Rows from a spatial reasoning dataset:
=======

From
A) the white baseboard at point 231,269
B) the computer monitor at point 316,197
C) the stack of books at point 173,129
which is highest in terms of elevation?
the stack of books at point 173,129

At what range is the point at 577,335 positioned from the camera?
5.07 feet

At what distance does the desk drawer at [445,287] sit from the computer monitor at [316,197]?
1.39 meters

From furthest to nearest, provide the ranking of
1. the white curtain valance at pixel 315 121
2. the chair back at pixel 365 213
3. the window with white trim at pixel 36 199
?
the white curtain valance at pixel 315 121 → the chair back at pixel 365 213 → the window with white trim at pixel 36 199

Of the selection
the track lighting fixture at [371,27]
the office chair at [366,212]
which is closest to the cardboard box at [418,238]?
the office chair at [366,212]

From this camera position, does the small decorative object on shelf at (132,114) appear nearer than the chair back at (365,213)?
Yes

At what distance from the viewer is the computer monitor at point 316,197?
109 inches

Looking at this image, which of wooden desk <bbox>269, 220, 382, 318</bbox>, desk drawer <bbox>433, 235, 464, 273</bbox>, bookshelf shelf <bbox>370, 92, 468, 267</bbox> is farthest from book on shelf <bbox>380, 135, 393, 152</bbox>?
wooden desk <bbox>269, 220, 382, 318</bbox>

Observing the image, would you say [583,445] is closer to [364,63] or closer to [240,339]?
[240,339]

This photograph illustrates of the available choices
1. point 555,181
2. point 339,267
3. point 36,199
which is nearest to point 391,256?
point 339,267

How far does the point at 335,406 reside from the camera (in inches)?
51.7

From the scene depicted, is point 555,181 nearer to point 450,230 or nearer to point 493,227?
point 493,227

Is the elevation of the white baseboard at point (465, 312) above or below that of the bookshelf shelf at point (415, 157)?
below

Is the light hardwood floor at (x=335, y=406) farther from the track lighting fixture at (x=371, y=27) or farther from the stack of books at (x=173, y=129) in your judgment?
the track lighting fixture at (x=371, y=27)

=======

# [WHAT TO PRODUCE]
Rewrite all of the data above, switching each "desk drawer" to "side drawer" and leaving everything else as it is.

# [PROBLEM SOLUTION]
From
A) the white baseboard at point 231,269
B) the computer monitor at point 316,197
C) the stack of books at point 173,129
which is highest in terms of elevation?
the stack of books at point 173,129

At what range is the point at 577,335 positioned from the camera?
5.07 feet

At what distance does the side drawer at [445,287] sit from the computer monitor at [316,197]?
1.39 meters

From furthest to nearest, provide the ranking of
1. the white curtain valance at pixel 315 121
2. the chair back at pixel 365 213
3. the window with white trim at pixel 36 199
?
the white curtain valance at pixel 315 121 → the chair back at pixel 365 213 → the window with white trim at pixel 36 199

Of the selection
the track lighting fixture at [371,27]
the office chair at [366,212]
which is closest to the cardboard box at [418,238]?
the office chair at [366,212]

From this camera position, does the small decorative object on shelf at (132,114) appear nearer than the chair back at (365,213)?
Yes

At what distance from the viewer is the computer monitor at point 316,197?
109 inches

Looking at this image, which of wooden desk <bbox>269, 220, 382, 318</bbox>, side drawer <bbox>433, 235, 464, 273</bbox>, bookshelf shelf <bbox>370, 92, 468, 267</bbox> is farthest from book on shelf <bbox>380, 135, 393, 152</bbox>?
wooden desk <bbox>269, 220, 382, 318</bbox>

Observing the image, would you say [583,445] is closer to [364,63] or closer to [240,339]?
[240,339]

This photograph illustrates of the available choices
1. point 555,181
2. point 339,267
3. point 36,199
which is nearest to point 391,256?
point 339,267

How far does the point at 335,406 reside from the camera (in inches)?
51.7

From the scene depicted, is point 555,181 nearer to point 450,230 or nearer to point 493,227?
point 493,227

Is the elevation of the white baseboard at point (465, 312) above or below that of the bookshelf shelf at point (415, 157)?
below

Is the light hardwood floor at (x=335, y=406) farther from the track lighting fixture at (x=371, y=27) or farther from the stack of books at (x=173, y=129) in your judgment?
the track lighting fixture at (x=371, y=27)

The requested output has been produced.